● **Dataset records**:
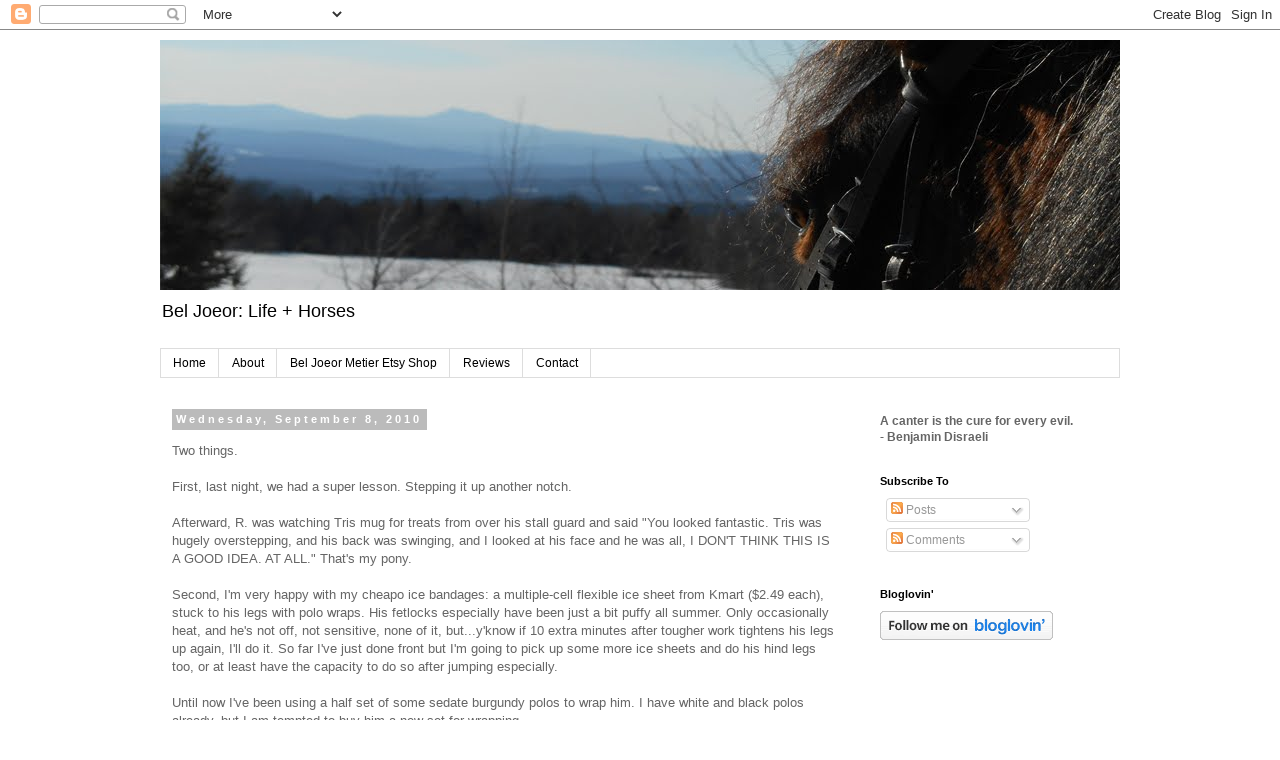

--- FILE ---
content_type: text/html; charset=utf-8
request_url: https://www.google.com/recaptcha/api2/aframe
body_size: 268
content:
<!DOCTYPE HTML><html><head><meta http-equiv="content-type" content="text/html; charset=UTF-8"></head><body><script nonce="Sw9Wo_b3sZ8RWc_Rh-8YmA">/** Anti-fraud and anti-abuse applications only. See google.com/recaptcha */ try{var clients={'sodar':'https://pagead2.googlesyndication.com/pagead/sodar?'};window.addEventListener("message",function(a){try{if(a.source===window.parent){var b=JSON.parse(a.data);var c=clients[b['id']];if(c){var d=document.createElement('img');d.src=c+b['params']+'&rc='+(localStorage.getItem("rc::a")?sessionStorage.getItem("rc::b"):"");window.document.body.appendChild(d);sessionStorage.setItem("rc::e",parseInt(sessionStorage.getItem("rc::e")||0)+1);localStorage.setItem("rc::h",'1768467509127');}}}catch(b){}});window.parent.postMessage("_grecaptcha_ready", "*");}catch(b){}</script></body></html>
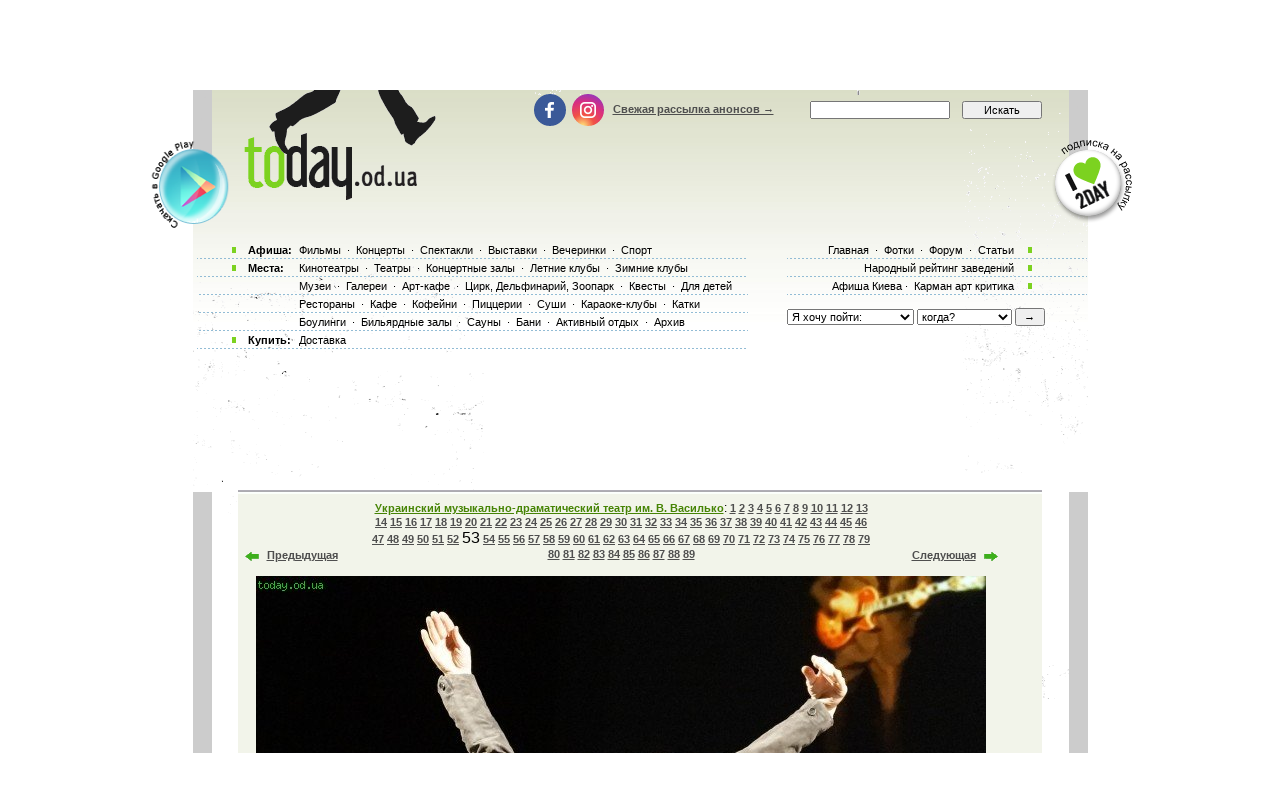

--- FILE ---
content_type: text/html; charset=utf-8
request_url: https://www.google.com/recaptcha/api2/aframe
body_size: 184
content:
<!DOCTYPE HTML><html><head><meta http-equiv="content-type" content="text/html; charset=UTF-8"></head><body><script nonce="6eHjHkzvsN759VOATuHRxw">/** Anti-fraud and anti-abuse applications only. See google.com/recaptcha */ try{var clients={'sodar':'https://pagead2.googlesyndication.com/pagead/sodar?'};window.addEventListener("message",function(a){try{if(a.source===window.parent){var b=JSON.parse(a.data);var c=clients[b['id']];if(c){var d=document.createElement('img');d.src=c+b['params']+'&rc='+(localStorage.getItem("rc::a")?sessionStorage.getItem("rc::b"):"");window.document.body.appendChild(d);sessionStorage.setItem("rc::e",parseInt(sessionStorage.getItem("rc::e")||0)+1);localStorage.setItem("rc::h",'1768715381116');}}}catch(b){}});window.parent.postMessage("_grecaptcha_ready", "*");}catch(b){}</script></body></html>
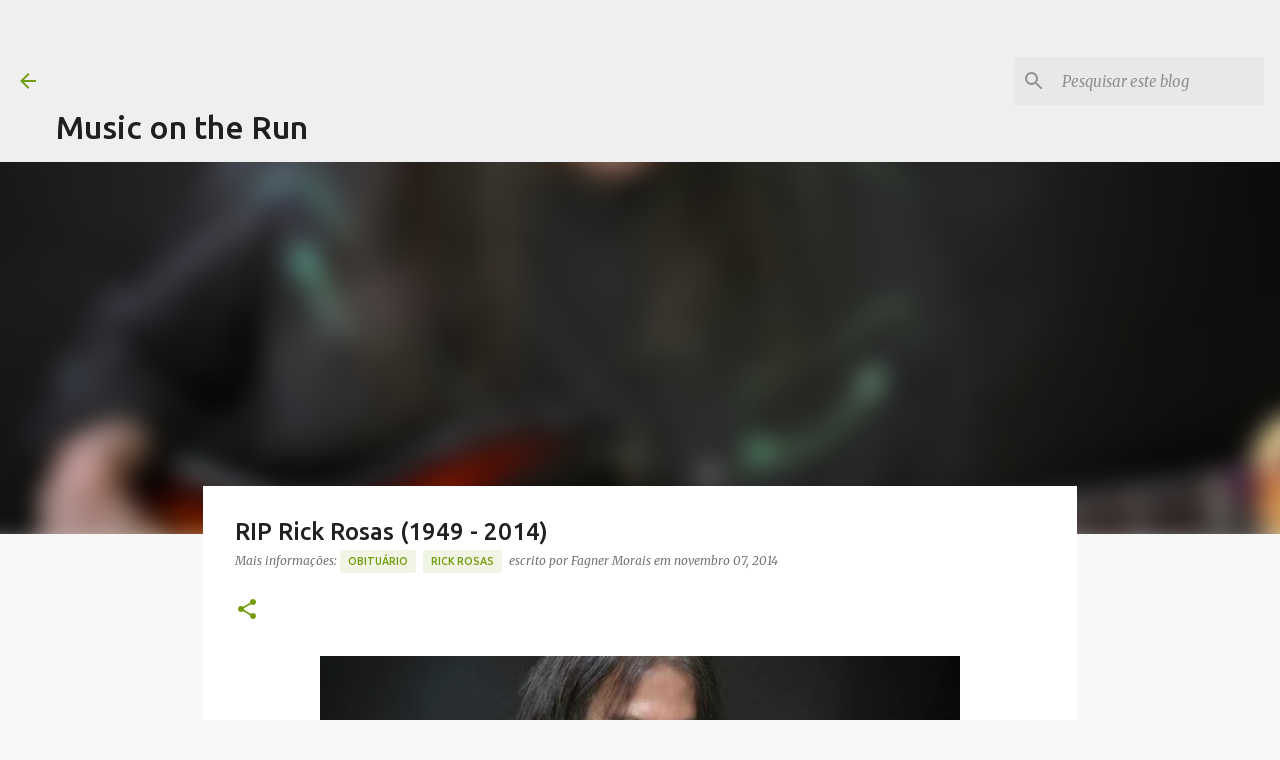

--- FILE ---
content_type: text/html; charset=utf-8
request_url: https://www.google.com/recaptcha/api2/aframe
body_size: 268
content:
<!DOCTYPE HTML><html><head><meta http-equiv="content-type" content="text/html; charset=UTF-8"></head><body><script nonce="QFzRACo1jH7arT1vRfxsQA">/** Anti-fraud and anti-abuse applications only. See google.com/recaptcha */ try{var clients={'sodar':'https://pagead2.googlesyndication.com/pagead/sodar?'};window.addEventListener("message",function(a){try{if(a.source===window.parent){var b=JSON.parse(a.data);var c=clients[b['id']];if(c){var d=document.createElement('img');d.src=c+b['params']+'&rc='+(localStorage.getItem("rc::a")?sessionStorage.getItem("rc::b"):"");window.document.body.appendChild(d);sessionStorage.setItem("rc::e",parseInt(sessionStorage.getItem("rc::e")||0)+1);localStorage.setItem("rc::h",'1768949822885');}}}catch(b){}});window.parent.postMessage("_grecaptcha_ready", "*");}catch(b){}</script></body></html>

● **Problem requirements**: Each record above must be retyped exactly, minus its pictures.

● **Exercise output**:
--- FILE ---
content_type: text/html; charset=utf-8
request_url: https://www.google.com/recaptcha/api2/aframe
body_size: 268
content:
<!DOCTYPE HTML><html><head><meta http-equiv="content-type" content="text/html; charset=UTF-8"></head><body><script nonce="Sw9Wo_b3sZ8RWc_Rh-8YmA">/** Anti-fraud and anti-abuse applications only. See google.com/recaptcha */ try{var clients={'sodar':'https://pagead2.googlesyndication.com/pagead/sodar?'};window.addEventListener("message",function(a){try{if(a.source===window.parent){var b=JSON.parse(a.data);var c=clients[b['id']];if(c){var d=document.createElement('img');d.src=c+b['params']+'&rc='+(localStorage.getItem("rc::a")?sessionStorage.getItem("rc::b"):"");window.document.body.appendChild(d);sessionStorage.setItem("rc::e",parseInt(sessionStorage.getItem("rc::e")||0)+1);localStorage.setItem("rc::h",'1768467509127');}}}catch(b){}});window.parent.postMessage("_grecaptcha_ready", "*");}catch(b){}</script></body></html>

--- FILE ---
content_type: text/html; charset=utf-8
request_url: https://www.google.com/recaptcha/api2/aframe
body_size: 184
content:
<!DOCTYPE HTML><html><head><meta http-equiv="content-type" content="text/html; charset=UTF-8"></head><body><script nonce="6eHjHkzvsN759VOATuHRxw">/** Anti-fraud and anti-abuse applications only. See google.com/recaptcha */ try{var clients={'sodar':'https://pagead2.googlesyndication.com/pagead/sodar?'};window.addEventListener("message",function(a){try{if(a.source===window.parent){var b=JSON.parse(a.data);var c=clients[b['id']];if(c){var d=document.createElement('img');d.src=c+b['params']+'&rc='+(localStorage.getItem("rc::a")?sessionStorage.getItem("rc::b"):"");window.document.body.appendChild(d);sessionStorage.setItem("rc::e",parseInt(sessionStorage.getItem("rc::e")||0)+1);localStorage.setItem("rc::h",'1768715381116');}}}catch(b){}});window.parent.postMessage("_grecaptcha_ready", "*");}catch(b){}</script></body></html>

--- FILE ---
content_type: text/html; charset=utf-8
request_url: https://www.google.com/recaptcha/api2/aframe
body_size: 268
content:
<!DOCTYPE HTML><html><head><meta http-equiv="content-type" content="text/html; charset=UTF-8"></head><body><script nonce="QFzRACo1jH7arT1vRfxsQA">/** Anti-fraud and anti-abuse applications only. See google.com/recaptcha */ try{var clients={'sodar':'https://pagead2.googlesyndication.com/pagead/sodar?'};window.addEventListener("message",function(a){try{if(a.source===window.parent){var b=JSON.parse(a.data);var c=clients[b['id']];if(c){var d=document.createElement('img');d.src=c+b['params']+'&rc='+(localStorage.getItem("rc::a")?sessionStorage.getItem("rc::b"):"");window.document.body.appendChild(d);sessionStorage.setItem("rc::e",parseInt(sessionStorage.getItem("rc::e")||0)+1);localStorage.setItem("rc::h",'1768949822885');}}}catch(b){}});window.parent.postMessage("_grecaptcha_ready", "*");}catch(b){}</script></body></html>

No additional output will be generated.